▸ PROBLEM STATEMENT
Write out every line of the rows below as a JSON list of strings, one string per line, skipping any blank lines.

▸ SOURCE MATERIAL
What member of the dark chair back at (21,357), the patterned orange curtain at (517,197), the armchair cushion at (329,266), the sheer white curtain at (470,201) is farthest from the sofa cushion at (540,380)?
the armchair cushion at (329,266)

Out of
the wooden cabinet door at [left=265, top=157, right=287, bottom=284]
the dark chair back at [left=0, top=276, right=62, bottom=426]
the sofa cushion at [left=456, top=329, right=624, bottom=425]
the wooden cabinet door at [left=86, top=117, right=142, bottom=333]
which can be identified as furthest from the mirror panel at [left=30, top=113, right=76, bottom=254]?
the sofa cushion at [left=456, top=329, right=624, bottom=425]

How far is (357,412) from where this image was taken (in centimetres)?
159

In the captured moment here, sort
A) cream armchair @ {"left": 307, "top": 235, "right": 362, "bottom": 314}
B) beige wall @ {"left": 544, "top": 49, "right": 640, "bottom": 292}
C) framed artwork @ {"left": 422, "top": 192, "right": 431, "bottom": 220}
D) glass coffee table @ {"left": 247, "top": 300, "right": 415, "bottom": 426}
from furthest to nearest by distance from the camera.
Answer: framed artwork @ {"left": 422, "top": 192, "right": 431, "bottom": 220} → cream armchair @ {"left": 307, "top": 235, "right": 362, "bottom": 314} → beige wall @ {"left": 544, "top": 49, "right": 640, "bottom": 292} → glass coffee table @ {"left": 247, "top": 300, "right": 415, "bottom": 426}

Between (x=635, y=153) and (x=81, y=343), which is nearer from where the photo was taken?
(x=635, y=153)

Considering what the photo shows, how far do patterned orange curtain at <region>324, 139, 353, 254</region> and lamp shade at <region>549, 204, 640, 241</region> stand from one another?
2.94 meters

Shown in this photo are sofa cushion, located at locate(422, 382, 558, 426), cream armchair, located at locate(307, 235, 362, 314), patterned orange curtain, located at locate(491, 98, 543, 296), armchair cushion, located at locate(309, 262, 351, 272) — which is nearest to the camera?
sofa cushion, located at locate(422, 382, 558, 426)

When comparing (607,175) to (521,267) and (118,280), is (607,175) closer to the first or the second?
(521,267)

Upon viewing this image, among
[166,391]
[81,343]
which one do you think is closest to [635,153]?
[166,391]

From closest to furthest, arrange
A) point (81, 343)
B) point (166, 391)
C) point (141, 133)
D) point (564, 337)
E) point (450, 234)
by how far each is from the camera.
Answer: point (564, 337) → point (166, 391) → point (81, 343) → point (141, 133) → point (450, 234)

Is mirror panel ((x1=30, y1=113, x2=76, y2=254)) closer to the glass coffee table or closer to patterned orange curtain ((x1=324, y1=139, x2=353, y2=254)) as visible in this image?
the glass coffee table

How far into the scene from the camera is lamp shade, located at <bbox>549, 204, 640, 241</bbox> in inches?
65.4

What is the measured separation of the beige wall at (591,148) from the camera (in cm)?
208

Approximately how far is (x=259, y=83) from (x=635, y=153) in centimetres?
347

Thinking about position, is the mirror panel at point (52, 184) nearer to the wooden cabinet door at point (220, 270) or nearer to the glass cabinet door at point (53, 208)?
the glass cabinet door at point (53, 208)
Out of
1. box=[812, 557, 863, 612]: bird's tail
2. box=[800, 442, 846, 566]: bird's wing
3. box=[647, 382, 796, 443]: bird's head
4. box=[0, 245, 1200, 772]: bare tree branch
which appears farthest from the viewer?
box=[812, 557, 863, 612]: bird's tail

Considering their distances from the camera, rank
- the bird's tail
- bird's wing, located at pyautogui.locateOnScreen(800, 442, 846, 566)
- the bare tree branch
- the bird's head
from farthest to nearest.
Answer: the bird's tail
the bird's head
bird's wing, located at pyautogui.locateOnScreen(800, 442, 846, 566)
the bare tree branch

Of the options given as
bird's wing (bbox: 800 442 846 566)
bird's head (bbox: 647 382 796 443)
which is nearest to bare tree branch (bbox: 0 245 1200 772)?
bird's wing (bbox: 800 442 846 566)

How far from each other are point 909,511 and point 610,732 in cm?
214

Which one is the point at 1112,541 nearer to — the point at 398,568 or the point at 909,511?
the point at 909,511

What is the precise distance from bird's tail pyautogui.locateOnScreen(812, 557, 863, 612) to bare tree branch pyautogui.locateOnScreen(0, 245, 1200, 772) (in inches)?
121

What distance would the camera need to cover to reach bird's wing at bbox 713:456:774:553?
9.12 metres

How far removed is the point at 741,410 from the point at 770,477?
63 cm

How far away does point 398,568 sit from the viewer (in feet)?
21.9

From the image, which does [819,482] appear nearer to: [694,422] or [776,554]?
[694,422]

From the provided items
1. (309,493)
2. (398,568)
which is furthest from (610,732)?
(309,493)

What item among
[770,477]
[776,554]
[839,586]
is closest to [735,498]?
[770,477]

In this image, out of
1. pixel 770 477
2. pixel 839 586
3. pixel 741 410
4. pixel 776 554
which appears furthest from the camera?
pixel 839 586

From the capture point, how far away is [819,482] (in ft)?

▸ THE RESPONSE
[
  "What member of the dark chair back at (21,357), the patterned orange curtain at (517,197), the armchair cushion at (329,266), the sheer white curtain at (470,201) is farthest from the sofa cushion at (540,380)?",
  "the armchair cushion at (329,266)",
  "Out of",
  "the wooden cabinet door at [left=265, top=157, right=287, bottom=284]",
  "the dark chair back at [left=0, top=276, right=62, bottom=426]",
  "the sofa cushion at [left=456, top=329, right=624, bottom=425]",
  "the wooden cabinet door at [left=86, top=117, right=142, bottom=333]",
  "which can be identified as furthest from the mirror panel at [left=30, top=113, right=76, bottom=254]?",
  "the sofa cushion at [left=456, top=329, right=624, bottom=425]",
  "How far is (357,412) from where this image was taken (in centimetres)?",
  "159",
  "In the captured moment here, sort",
  "A) cream armchair @ {\"left\": 307, \"top\": 235, \"right\": 362, \"bottom\": 314}",
  "B) beige wall @ {\"left\": 544, \"top\": 49, \"right\": 640, \"bottom\": 292}",
  "C) framed artwork @ {\"left\": 422, \"top\": 192, \"right\": 431, \"bottom\": 220}",
  "D) glass coffee table @ {\"left\": 247, \"top\": 300, \"right\": 415, \"bottom\": 426}",
  "from furthest to nearest by distance from the camera.",
  "Answer: framed artwork @ {\"left\": 422, \"top\": 192, \"right\": 431, \"bottom\": 220} → cream armchair @ {\"left\": 307, \"top\": 235, \"right\": 362, \"bottom\": 314} → beige wall @ {\"left\": 544, \"top\": 49, \"right\": 640, \"bottom\": 292} → glass coffee table @ {\"left\": 247, \"top\": 300, \"right\": 415, \"bottom\": 426}",
  "Between (x=635, y=153) and (x=81, y=343), which is nearer from where the photo was taken?",
  "(x=635, y=153)",
  "Considering what the photo shows, how far do patterned orange curtain at <region>324, 139, 353, 254</region> and lamp shade at <region>549, 204, 640, 241</region> stand from one another?",
  "2.94 meters",
  "Shown in this photo are sofa cushion, located at locate(422, 382, 558, 426), cream armchair, located at locate(307, 235, 362, 314), patterned orange curtain, located at locate(491, 98, 543, 296), armchair cushion, located at locate(309, 262, 351, 272) — which is nearest to the camera?",
  "sofa cushion, located at locate(422, 382, 558, 426)",
  "When comparing (607,175) to (521,267) and (118,280), is (607,175) closer to the first or the second?",
  "(521,267)",
  "Upon viewing this image, among",
  "[166,391]",
  "[81,343]",
  "which one do you think is closest to [635,153]?",
  "[166,391]",
  "From closest to furthest, arrange",
  "A) point (81, 343)",
  "B) point (166, 391)",
  "C) point (141, 133)",
  "D) point (564, 337)",
  "E) point (450, 234)",
  "by how far each is from the camera.",
  "Answer: point (564, 337) → point (166, 391) → point (81, 343) → point (141, 133) → point (450, 234)",
  "Is mirror panel ((x1=30, y1=113, x2=76, y2=254)) closer to the glass coffee table or closer to patterned orange curtain ((x1=324, y1=139, x2=353, y2=254)) as visible in this image?",
  "the glass coffee table",
  "How far into the scene from the camera is lamp shade, located at <bbox>549, 204, 640, 241</bbox> in inches?",
  "65.4",
  "What is the measured separation of the beige wall at (591,148) from the camera (in cm)?",
  "208",
  "Approximately how far is (x=259, y=83) from (x=635, y=153) in centimetres?",
  "347",
  "Thinking about position, is the mirror panel at point (52, 184) nearer to the wooden cabinet door at point (220, 270) or nearer to the glass cabinet door at point (53, 208)?",
  "the glass cabinet door at point (53, 208)",
  "Out of",
  "1. box=[812, 557, 863, 612]: bird's tail",
  "2. box=[800, 442, 846, 566]: bird's wing",
  "3. box=[647, 382, 796, 443]: bird's head",
  "4. box=[0, 245, 1200, 772]: bare tree branch",
  "which appears farthest from the viewer?",
  "box=[812, 557, 863, 612]: bird's tail",
  "Considering their distances from the camera, rank",
  "- the bird's tail",
  "- bird's wing, located at pyautogui.locateOnScreen(800, 442, 846, 566)",
  "- the bare tree branch",
  "- the bird's head",
  "from farthest to nearest.",
  "Answer: the bird's tail",
  "the bird's head",
  "bird's wing, located at pyautogui.locateOnScreen(800, 442, 846, 566)",
  "the bare tree branch",
  "Of the options given as",
  "bird's wing (bbox: 800 442 846 566)",
  "bird's head (bbox: 647 382 796 443)",
  "which is nearest to bare tree branch (bbox: 0 245 1200 772)?",
  "bird's wing (bbox: 800 442 846 566)",
  "How far from each other are point 909,511 and point 610,732 in cm?",
  "214",
  "Which one is the point at 1112,541 nearer to — the point at 398,568 or the point at 909,511?",
  "the point at 909,511",
  "What is the precise distance from bird's tail pyautogui.locateOnScreen(812, 557, 863, 612) to bare tree branch pyautogui.locateOnScreen(0, 245, 1200, 772) (in inches)?",
  "121",
  "What distance would the camera need to cover to reach bird's wing at bbox 713:456:774:553?",
  "9.12 metres",
  "How far removed is the point at 741,410 from the point at 770,477?",
  "63 cm",
  "How far away does point 398,568 sit from the viewer (in feet)?",
  "21.9",
  "From the image, which does [819,482] appear nearer to: [694,422] or [776,554]?",
  "[694,422]",
  "From the provided items",
  "1. (309,493)",
  "2. (398,568)",
  "which is furthest from (610,732)?",
  "(309,493)",
  "What item among",
  "[770,477]",
  "[776,554]",
  "[839,586]",
  "is closest to [735,498]?",
  "[770,477]",
  "In this image, out of",
  "1. pixel 770 477",
  "2. pixel 839 586",
  "3. pixel 741 410",
  "4. pixel 776 554",
  "which appears furthest from the camera?",
  "pixel 839 586",
  "From the capture point, how far away is [819,482] (in ft)?"
]